The globalists will argue that governments will be unable to sustain economic and technological competitiveness over the long haul if they turn inward and adopt a bunker mentality. American globalists will note that big Asian and European companies, far from exiting China, are boosting their presence there—and that Washington will hurt only itself by forcing American companies out of the world’s largest consumer market. To preempt the government charge that they are putting their bottom lines above national security, they will argue that deeper levels of decoupling will inhibit U.S.-Chinese cooperation on urgent transnational challenges, such as deadly pandemics and climate change. The Chinese globalists will argue that the CCP’s ability to sustain robust growth—and therefore domestic legitimacy—will ride on whether China can establish itself as a hub of global innovation.

And the techno-utopians? They will be happy to work quietly, biding their time. While the national champions and the globalists duke it out over who will shape government policy, the techno-utopians will use traditional companies and decentralized projects, such as Ethereum, to explore new frontiers in digital space, such as the metaverse, or new approaches to providing essential services. They will strike an understanding tone when the U.S. government hauls them in before Congress every now and then, per usual, to denounce their egos and power, taking minimal steps to appease policymakers but deploying aggressive lobbying efforts to undermine any efforts by Washington to bring them to heel.

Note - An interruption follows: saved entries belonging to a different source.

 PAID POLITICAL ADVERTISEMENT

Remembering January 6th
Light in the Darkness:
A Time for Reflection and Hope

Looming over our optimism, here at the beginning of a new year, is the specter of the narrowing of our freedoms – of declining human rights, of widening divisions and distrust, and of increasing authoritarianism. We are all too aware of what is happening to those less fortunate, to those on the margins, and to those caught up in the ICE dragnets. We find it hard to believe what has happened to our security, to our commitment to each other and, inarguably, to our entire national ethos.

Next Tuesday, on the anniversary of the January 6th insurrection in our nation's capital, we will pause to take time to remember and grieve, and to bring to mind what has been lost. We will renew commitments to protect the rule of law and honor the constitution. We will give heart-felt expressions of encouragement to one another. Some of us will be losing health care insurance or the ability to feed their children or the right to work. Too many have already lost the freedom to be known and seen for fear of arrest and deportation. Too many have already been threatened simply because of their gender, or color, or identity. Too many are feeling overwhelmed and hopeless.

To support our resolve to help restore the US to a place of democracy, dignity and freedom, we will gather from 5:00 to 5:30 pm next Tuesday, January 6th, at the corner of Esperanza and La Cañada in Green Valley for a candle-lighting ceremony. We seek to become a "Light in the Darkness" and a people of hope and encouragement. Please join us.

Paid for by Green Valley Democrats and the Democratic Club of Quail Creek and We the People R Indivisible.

This does not mean that societies are heading toward a future that witnesses the demise of the nation-state, the end of governments, and the dissolution of borders. There is no reason to think these predictions are any more likely to come true today than they were in the 1990s. But it is simply no longer tenable to talk about big technology companies as pawns their government masters can move around on a geopolitical chessboard. They are increasingly geopolitical actors in and of themselves. And as U.S.-Chinese competition plays an increasingly dominant role in global affairs, they will hold growing leverage to shape how Washington and Beijing behave. Only by updating our understanding of their geopolitical power can we make better sense of this brave new digital world.